▶ DESCRIPTION OF THE TASK: Set down the data below in full and exactly, minus the pictures.

▶ PROVIDED MATERIAL:
+ + +
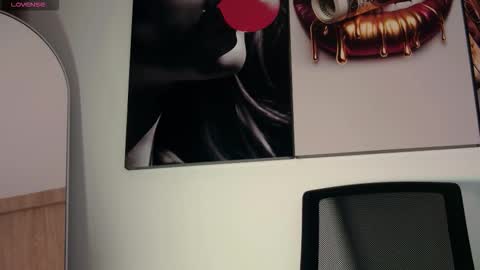 Snapshot of aidaadams chatting on December 2025 11:19:01 AM Aida online show from December 2025 11:19:01 AM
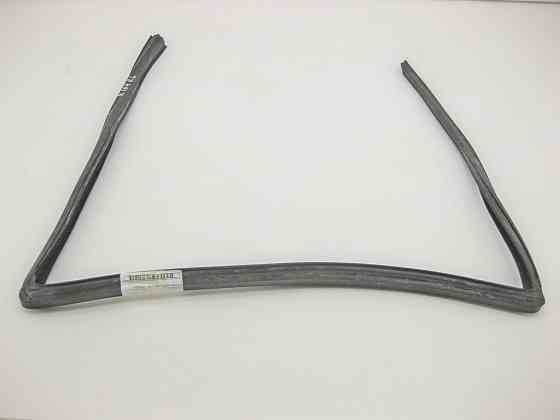 Mercedes-Benz  A1647350525 Ущільнювач опускного скла задніх лівих дверей ML W164 GL X164 Одеса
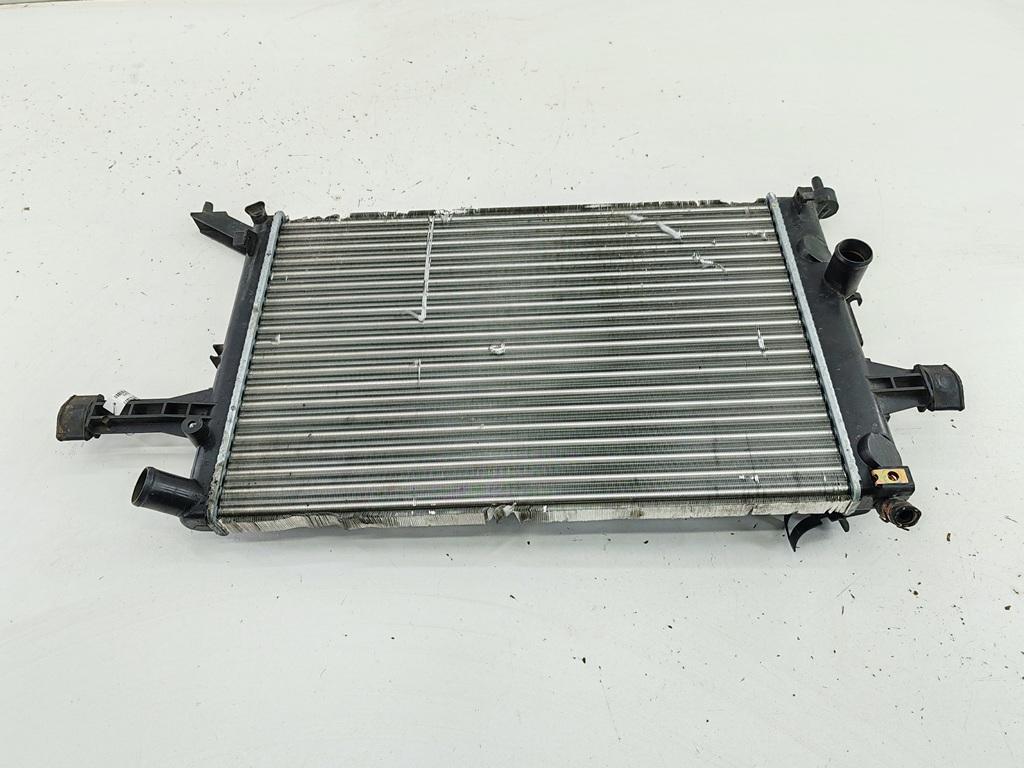 радиатор охлаждения Opel Zafira 1 поколение (A) 2002, 2.0 л., дизель, МКПП, серый, минивэн - фото №1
+ + +
▶ EXERCISE RESPONSE:
 Snapshot of aidaadams chatting on December 2025 11:19:01 AM Aida online show from December 2025 11:19:01 AM
 Mercedes-Benz  A1647350525 Ущільнювач опускного скла задніх лівих дверей ML W164 GL X164 Одеса
 радиатор охлаждения Opel Zafira 1 поколение (A) 2002, 2.0 л., дизель, МКПП, серый, минивэн - фото №1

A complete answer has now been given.